The Muslim lobby in the US focuses mainly on crisis management and requests, especially economic ones that relate to countries of origin, and are not concerned with the Muslim community itself.Footnote 14 Therefore, the lobby’s impact on foreign policy is negligible (Brad, 2009). Muslim representation in the US over the years has suffered from discrimination. Since the 9/11 attacks, there has been an almost direct cognitive link between Islam and extremist or fundamentalist terrorism. This negative image has also affected the Arab lobby (Zeller, 2006, p. 2555).

Despite the difficulties, most governments representing Muslim-majority countries do try to influence US foreign policy through their embassy representatives, attempts that often fail because of cultural gaps. For example, the PLO has a full-time spokesperson in Washington, but the organization has failed to promote an image that resonates with the American public (Terry, 2005, p. 50).

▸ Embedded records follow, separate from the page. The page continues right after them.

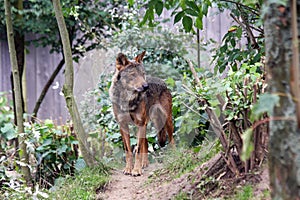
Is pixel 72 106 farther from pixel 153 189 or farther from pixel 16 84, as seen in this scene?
Answer: pixel 153 189

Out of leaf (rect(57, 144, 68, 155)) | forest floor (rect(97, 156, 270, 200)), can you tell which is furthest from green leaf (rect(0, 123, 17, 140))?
forest floor (rect(97, 156, 270, 200))

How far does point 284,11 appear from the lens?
5.94ft

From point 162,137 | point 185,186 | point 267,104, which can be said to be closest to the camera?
point 267,104

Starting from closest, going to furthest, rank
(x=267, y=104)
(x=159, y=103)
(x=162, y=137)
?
(x=267, y=104) < (x=159, y=103) < (x=162, y=137)

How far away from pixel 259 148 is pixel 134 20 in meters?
3.91

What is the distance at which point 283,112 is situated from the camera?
1829mm

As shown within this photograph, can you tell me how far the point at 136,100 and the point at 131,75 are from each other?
0.84 feet

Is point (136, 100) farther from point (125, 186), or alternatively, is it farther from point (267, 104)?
point (267, 104)

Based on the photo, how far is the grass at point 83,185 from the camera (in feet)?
14.0

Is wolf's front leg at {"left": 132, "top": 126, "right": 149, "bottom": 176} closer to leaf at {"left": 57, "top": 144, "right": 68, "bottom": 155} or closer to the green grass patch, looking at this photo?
leaf at {"left": 57, "top": 144, "right": 68, "bottom": 155}

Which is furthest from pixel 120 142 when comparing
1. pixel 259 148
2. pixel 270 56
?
pixel 270 56

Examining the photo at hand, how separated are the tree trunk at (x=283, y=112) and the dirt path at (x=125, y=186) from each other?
2322 mm

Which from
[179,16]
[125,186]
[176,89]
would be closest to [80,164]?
[125,186]

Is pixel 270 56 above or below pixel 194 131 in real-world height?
above
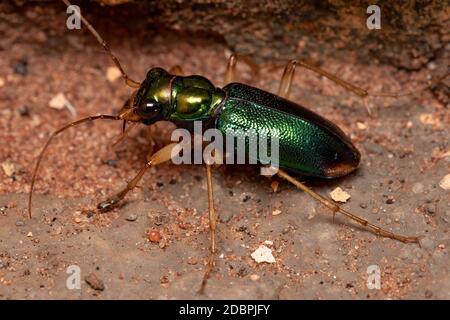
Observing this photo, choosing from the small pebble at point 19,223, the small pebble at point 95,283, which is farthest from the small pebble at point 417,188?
the small pebble at point 19,223

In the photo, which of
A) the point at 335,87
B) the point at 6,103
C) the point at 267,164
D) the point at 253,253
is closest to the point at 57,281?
the point at 253,253

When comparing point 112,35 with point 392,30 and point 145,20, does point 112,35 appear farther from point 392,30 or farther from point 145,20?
point 392,30

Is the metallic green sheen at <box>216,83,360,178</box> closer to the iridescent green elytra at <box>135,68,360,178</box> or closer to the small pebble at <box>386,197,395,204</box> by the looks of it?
the iridescent green elytra at <box>135,68,360,178</box>

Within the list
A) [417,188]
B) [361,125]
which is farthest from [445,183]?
[361,125]

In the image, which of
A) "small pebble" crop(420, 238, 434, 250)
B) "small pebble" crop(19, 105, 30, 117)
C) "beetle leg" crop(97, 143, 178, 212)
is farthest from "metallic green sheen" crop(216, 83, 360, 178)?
"small pebble" crop(19, 105, 30, 117)

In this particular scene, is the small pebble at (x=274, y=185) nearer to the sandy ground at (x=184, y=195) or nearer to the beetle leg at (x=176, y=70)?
the sandy ground at (x=184, y=195)

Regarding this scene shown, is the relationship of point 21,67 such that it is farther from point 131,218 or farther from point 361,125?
point 361,125

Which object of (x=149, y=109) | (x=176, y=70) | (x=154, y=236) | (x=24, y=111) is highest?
(x=176, y=70)

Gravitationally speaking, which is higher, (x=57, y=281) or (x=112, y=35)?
(x=112, y=35)
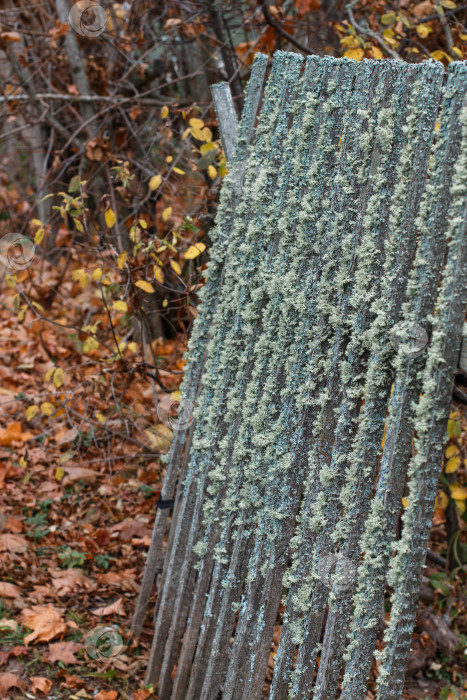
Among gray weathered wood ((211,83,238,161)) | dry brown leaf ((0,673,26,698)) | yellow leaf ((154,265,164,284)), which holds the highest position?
gray weathered wood ((211,83,238,161))

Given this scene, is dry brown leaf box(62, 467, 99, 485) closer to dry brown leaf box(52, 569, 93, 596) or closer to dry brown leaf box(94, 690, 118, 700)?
dry brown leaf box(52, 569, 93, 596)

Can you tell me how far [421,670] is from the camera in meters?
3.04

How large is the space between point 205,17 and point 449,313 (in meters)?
3.77

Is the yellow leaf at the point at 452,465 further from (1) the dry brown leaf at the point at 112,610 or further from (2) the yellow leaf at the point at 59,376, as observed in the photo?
(2) the yellow leaf at the point at 59,376

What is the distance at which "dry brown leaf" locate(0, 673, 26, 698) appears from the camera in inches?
102

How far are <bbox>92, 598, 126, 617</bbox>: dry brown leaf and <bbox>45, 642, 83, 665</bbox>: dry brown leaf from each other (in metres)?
0.23

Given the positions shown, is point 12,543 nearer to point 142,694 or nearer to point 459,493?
point 142,694

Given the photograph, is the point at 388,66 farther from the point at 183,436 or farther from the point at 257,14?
the point at 257,14

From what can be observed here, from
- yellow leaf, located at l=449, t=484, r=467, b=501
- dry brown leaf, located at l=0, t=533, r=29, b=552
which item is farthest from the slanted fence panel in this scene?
dry brown leaf, located at l=0, t=533, r=29, b=552

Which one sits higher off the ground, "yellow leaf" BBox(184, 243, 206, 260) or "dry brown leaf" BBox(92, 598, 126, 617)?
"yellow leaf" BBox(184, 243, 206, 260)

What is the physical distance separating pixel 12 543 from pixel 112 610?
28.9 inches

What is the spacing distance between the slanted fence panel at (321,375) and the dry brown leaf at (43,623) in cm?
60

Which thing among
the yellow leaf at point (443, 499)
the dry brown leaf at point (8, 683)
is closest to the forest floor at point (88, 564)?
the dry brown leaf at point (8, 683)

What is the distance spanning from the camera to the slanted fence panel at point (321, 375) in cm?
158
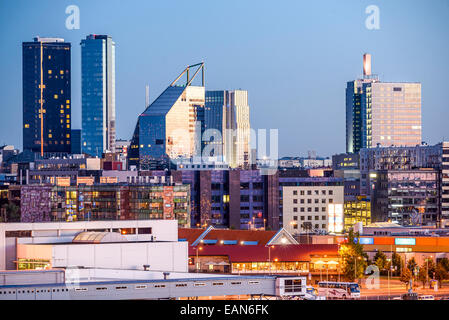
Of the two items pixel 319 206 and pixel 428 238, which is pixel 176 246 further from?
pixel 319 206

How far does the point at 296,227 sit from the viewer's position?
52312 millimetres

Several reasons can be given for the Muslim lobby’s failure to influence US foreign policy: (1) lack of understanding of American history and the dynamics that drive public opinion; (2) the Muslim-majority countries do not share the same needs and demands; for example, the Palestinians want a state alongside Israel, while the Gulf states want to secure oil exports. Other organizations highlight additional issues, such as fighting stereotypes and discrimination against the Muslim community. An organization that wants to succeed needs to form coalitions and be involved in setting the American agenda (Haney and Vanderbush, 1999). These reasons indicate that the Muslim lobby has no influence on domestic politics, voter turnout, or on their electoral leanings toward one candidate or another.

In conclusion, the Muslim lobby in Britain can influence the government. Muslim organizations in Britain promote the agendas of the Muslim community while emphasizing its electoral power and ensuring its votes for political candidates who will fulfill their wishes in the public sphere and through legislation. In contrast, in the US, the Muslim lobby is weak, without a unified agenda or a desire to influence internally for the benefit of the Muslim community. Therefore, its political influence is low.

Conclusion

This article has proposed a different way of examining the factors that sustain the policy. This research is innovative in that focuses on the electoral variable and connects political power and policy in its analysis of the six comparative factors to show the political power or lack thereof of the Muslim minority in both Britain and the US. Expanding on existing literature, the argument presented here seeks a more comprehensive understanding of the role of political power when determining policy.

The electoral variable manifests itself differently in the two countries analyzed. Britain’s Muslim minority, a unique community, expresses and sustains itself optimally. Moreover, the UK recognizes and promotes the community’s distinction, recognizing not only its political importance but also its ability to influence election results. This is in contrast to the US, which does not enable the Muslim minority to exist as a distinct or unique community; thus, its political weight does not play a role in political decisions. Future research could address how the political factor manifests itself between two meaningful groups in different countries and how the government chooses to relate to them.